Rolling out the "push train"
This is another part of my continuing story about doing safe releases of infra "middleware" (above the OS, below the actual user-facing services) on a very large fleet of machines. It started with a tale of people going way too quickly and breaking things. It continued with the early days of using a single-percent-at-once manual process. That manual process worked, but it needed to be automated. This is how we did it.
As mentioned before, I had taken a single package through 100 phases over the course of two weeks. It amounted to running this command 100 times in a loop and sleeping before going again:
software_roll --package=team1-thing1 --phase=n
This worked well enough, and I wanted to push more things at the same time with it. I had my own "run everywhere" things which had to go out to the fleet, and having a single offset for everything that was changing was helpful. This way, if anyone saw an anomaly in anything that was being pushed, we could tell right away if it was on a box that had just received the push or not.
Somewhere around here, the notion of it being a train pulling into a station with a bunch of stuff on board came around, and we started calling this the "push train". My script grew, and soon it looked like this:
software_roll --package=team1-thing1 --phase=n software_roll --package=team2-thing2 --phase=n software_roll --package=team2-thing2b --phase=n software_roll --package=team3-thing3 --phase=n software_roll --package=team4-thing4 --phase=n software_roll --package=team5-thing5 --phase=n
I should mention that every one of these commands actually did a commit to a source code repository behind the scenes. It amounted to "check it out, flip the number forward, and check it back in". It wasn't particularly quick in the first case, and now I had multiplied it by six.
Considering all of these packages were intended to move in lock-step, we needed to come up with a better approach. The "separate pointers for separate packages" thing just didn't track with the reality of what we wanted out of a release process. The solution we came up was dubbed the "catalog".
In the above world, every package had a separate file under source control. Recall from last time that every package had a file which looked like this:
phase: 50 old: 2.0 new: 3.0
The catalog scheme bundled all of that up into a single file, like this:
global_phase: 50 package < name: team1-thing1 old: 2.0 new: 3.0 > package < name: team2-thing2 old: 20200401-123456 new: 20200415-120133 > [...]
We still had the notion of an "old" and a "new" version, and the "phase" decided which version any given machine would follow. But now, it all came from a single file, and so we could do a single commit and save a whole lot of grief.

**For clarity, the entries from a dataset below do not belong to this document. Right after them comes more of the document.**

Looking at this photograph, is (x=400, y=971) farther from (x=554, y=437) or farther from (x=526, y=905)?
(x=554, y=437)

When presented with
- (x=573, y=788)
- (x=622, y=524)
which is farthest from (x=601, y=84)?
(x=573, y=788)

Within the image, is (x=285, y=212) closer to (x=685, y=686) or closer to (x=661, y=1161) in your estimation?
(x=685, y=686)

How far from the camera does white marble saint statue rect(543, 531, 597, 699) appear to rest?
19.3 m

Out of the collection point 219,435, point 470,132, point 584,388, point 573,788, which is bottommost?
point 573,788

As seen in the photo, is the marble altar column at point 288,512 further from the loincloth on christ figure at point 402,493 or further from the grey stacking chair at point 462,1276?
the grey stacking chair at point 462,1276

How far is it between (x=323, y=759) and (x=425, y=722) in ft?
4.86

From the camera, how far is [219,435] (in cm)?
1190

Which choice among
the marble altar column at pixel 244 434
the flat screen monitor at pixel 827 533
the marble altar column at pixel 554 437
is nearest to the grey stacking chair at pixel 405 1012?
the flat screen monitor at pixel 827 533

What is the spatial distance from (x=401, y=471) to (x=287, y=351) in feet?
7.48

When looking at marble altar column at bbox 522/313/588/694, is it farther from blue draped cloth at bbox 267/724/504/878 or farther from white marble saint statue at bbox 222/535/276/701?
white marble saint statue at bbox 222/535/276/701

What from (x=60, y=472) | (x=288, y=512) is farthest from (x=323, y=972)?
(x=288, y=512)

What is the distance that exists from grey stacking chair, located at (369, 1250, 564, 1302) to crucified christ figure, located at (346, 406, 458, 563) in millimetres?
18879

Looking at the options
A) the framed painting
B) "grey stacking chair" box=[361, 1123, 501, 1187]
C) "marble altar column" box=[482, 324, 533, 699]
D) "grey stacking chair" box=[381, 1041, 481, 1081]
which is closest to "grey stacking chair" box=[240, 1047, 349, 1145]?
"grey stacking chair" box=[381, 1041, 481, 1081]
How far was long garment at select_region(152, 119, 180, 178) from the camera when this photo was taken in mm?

My script became a lot simpler once this was written. It went back to being a single command, albeit somewhat different:
catalog_roll --catalog=push_train --global_phase=n
Pretty cool, right? We could now single-step our entire "train" the same way we single-stepped individual packages, and they'd all obey.

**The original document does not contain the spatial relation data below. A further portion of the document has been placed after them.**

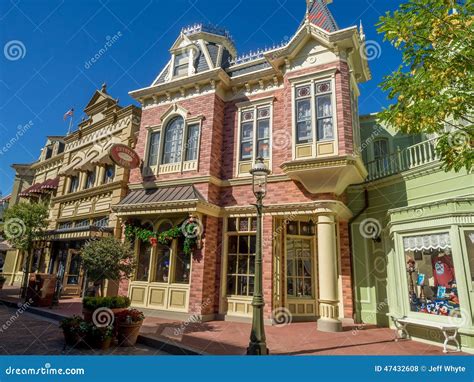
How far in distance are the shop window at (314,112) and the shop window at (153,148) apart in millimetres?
5659

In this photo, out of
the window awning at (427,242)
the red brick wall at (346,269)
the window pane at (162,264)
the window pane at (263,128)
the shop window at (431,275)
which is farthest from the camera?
the window pane at (263,128)

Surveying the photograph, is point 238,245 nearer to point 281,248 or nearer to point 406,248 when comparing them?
point 281,248

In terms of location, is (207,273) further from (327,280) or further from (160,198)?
(327,280)

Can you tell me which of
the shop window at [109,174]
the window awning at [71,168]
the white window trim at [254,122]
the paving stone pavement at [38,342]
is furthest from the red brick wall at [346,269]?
the window awning at [71,168]

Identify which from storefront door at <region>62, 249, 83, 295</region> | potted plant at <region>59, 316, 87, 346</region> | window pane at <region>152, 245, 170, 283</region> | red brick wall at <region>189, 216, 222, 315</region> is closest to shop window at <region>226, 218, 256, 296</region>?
red brick wall at <region>189, 216, 222, 315</region>

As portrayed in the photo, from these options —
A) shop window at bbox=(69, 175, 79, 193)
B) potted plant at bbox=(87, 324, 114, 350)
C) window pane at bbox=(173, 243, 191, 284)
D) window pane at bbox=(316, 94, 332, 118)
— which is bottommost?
potted plant at bbox=(87, 324, 114, 350)

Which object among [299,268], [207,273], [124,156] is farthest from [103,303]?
[124,156]

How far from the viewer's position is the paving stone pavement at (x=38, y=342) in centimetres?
579

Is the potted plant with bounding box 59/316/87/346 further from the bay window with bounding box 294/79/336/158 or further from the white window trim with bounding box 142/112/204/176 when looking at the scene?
the bay window with bounding box 294/79/336/158

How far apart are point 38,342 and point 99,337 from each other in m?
1.50

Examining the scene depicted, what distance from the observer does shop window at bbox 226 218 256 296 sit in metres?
9.66

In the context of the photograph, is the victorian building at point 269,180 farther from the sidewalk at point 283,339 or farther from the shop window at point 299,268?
the sidewalk at point 283,339

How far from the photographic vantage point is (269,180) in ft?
32.8

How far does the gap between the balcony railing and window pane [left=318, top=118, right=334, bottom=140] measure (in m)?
2.43
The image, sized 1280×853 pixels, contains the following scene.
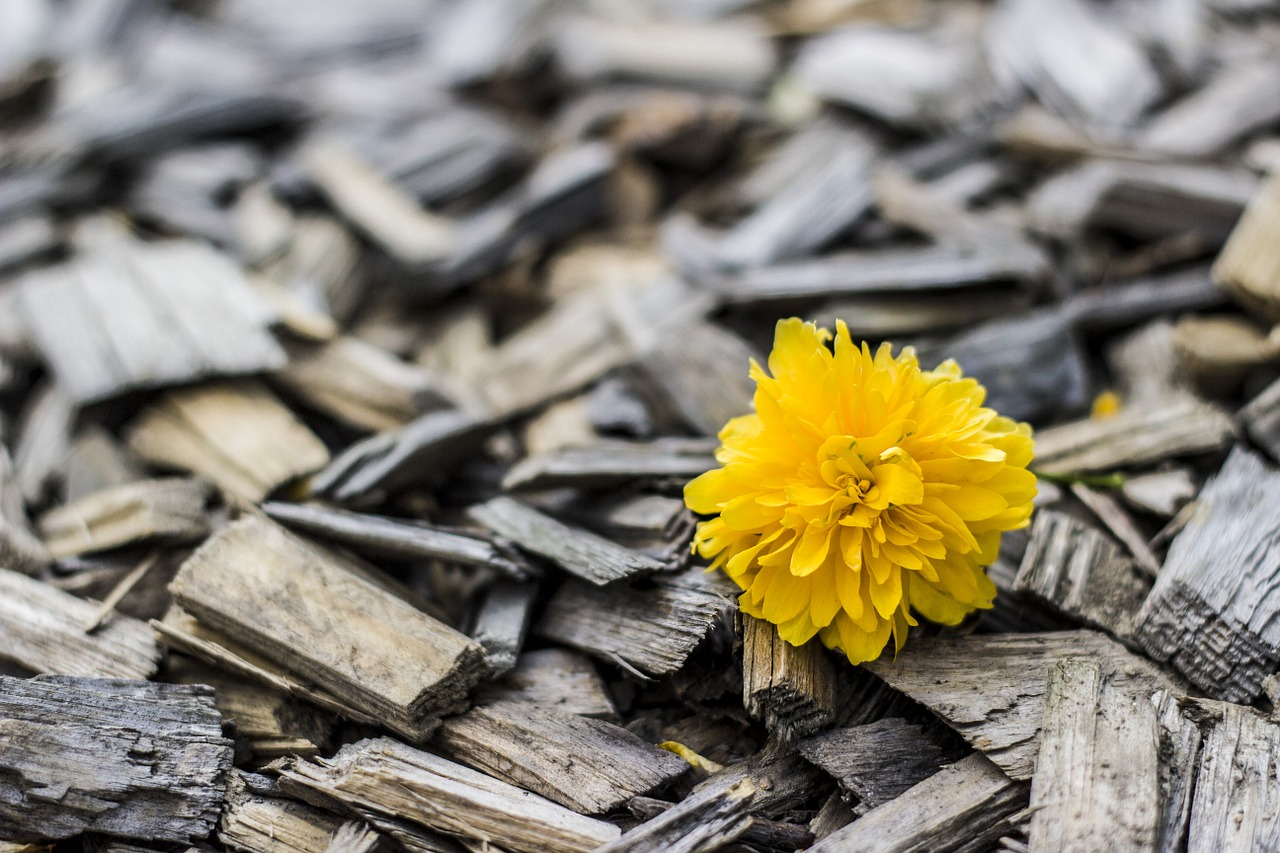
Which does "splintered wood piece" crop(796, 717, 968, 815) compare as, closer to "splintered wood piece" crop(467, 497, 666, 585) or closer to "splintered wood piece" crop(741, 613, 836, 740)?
"splintered wood piece" crop(741, 613, 836, 740)

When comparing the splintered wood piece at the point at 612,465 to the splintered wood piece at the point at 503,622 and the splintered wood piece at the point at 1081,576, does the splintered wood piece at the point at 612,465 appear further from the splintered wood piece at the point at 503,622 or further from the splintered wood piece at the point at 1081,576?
the splintered wood piece at the point at 1081,576

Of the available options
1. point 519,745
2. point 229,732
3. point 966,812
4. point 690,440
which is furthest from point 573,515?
point 966,812

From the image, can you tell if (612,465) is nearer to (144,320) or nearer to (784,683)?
(784,683)

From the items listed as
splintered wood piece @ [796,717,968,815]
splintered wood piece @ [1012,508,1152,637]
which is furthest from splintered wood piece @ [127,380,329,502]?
splintered wood piece @ [1012,508,1152,637]

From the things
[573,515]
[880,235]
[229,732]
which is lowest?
[229,732]

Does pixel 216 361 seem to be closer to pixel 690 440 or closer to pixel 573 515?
pixel 573 515

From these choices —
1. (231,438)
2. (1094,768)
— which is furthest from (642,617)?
(231,438)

This had proved pretty useful, and it was time for this to graduate to not being a script that one of us would run. We wrote a small program that would sit there and listen to requests to the network using the company's usual internal RPC secret-sauce stuff. If a person who was authorized sent the right sort of command, then it would go and do the phase-twiddling for you. It actually had enough guts to check out the file, flip the number around, and re-commit it for you.

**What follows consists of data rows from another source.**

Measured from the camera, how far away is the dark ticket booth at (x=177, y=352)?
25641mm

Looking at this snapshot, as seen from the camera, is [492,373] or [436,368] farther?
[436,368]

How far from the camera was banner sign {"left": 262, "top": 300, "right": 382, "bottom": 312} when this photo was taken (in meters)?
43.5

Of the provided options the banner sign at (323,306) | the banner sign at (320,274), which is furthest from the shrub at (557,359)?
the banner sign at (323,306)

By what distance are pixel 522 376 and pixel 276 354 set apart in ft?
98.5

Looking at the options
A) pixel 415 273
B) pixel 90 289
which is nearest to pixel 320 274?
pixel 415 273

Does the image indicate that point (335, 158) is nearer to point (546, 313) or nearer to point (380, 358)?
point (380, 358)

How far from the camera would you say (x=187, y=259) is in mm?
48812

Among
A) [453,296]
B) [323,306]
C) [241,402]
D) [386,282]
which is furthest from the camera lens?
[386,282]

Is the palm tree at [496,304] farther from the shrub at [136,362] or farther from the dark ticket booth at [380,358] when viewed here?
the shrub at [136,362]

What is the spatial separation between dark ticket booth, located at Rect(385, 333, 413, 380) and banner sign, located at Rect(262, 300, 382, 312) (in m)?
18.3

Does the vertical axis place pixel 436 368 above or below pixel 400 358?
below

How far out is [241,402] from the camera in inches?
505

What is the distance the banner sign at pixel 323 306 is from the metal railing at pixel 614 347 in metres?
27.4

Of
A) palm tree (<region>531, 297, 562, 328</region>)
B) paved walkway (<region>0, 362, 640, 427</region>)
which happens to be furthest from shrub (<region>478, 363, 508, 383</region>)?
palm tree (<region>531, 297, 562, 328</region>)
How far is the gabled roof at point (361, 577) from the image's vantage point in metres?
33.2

All you had to do was poke it with a very small RPC client. My script changed again.
trainstation_client set_global_phase n
So what, you think. You went from one command to one command, only you added a service. While this is true, it's more important for what came next. We knew this was just one small step along the way to a better life, and were not ashamed to take it incrementally in order to solve the actual problems we'd hit instead of the ones we somehow guessed we would encounter.
The next step was to write another small tool which would do all of the math for you. You'd say "tool, take us to 25% today", and it would try to do that. It would look at the day of the week and time of day, and would try to come up with a plan that fit within the business rules. And yes, there were plenty of rules intended to keep people from making a mistake and screwing up the fleet.
Among other things, the program had...
A "no pushes before this hour" setting. The idea was that we wanted pushes to happen when the majority of engineers were at work, and that meant not starting before 9 AM on the west coast of the US/Canada. We knew this wouldn't last forever, but it was a good place to start.
A "no pushes after this hour" setting. Like the above, we assumed that most of the eng part of the company would be available until 6 PM on the west coast, and then it would get more and more sketchy as people went home, had dinner, or generally checked out mentally.
A "don't bump the global phase/% of push faster than this rate" setting. I mentioned in another post that the actual machines looking at these configs would run their checks once every 15 minutes. If we flipped at that exact rate, then one shard (roughly 1% of the fleet) would always be doing something. The minimum setting was around 10-15 minutes.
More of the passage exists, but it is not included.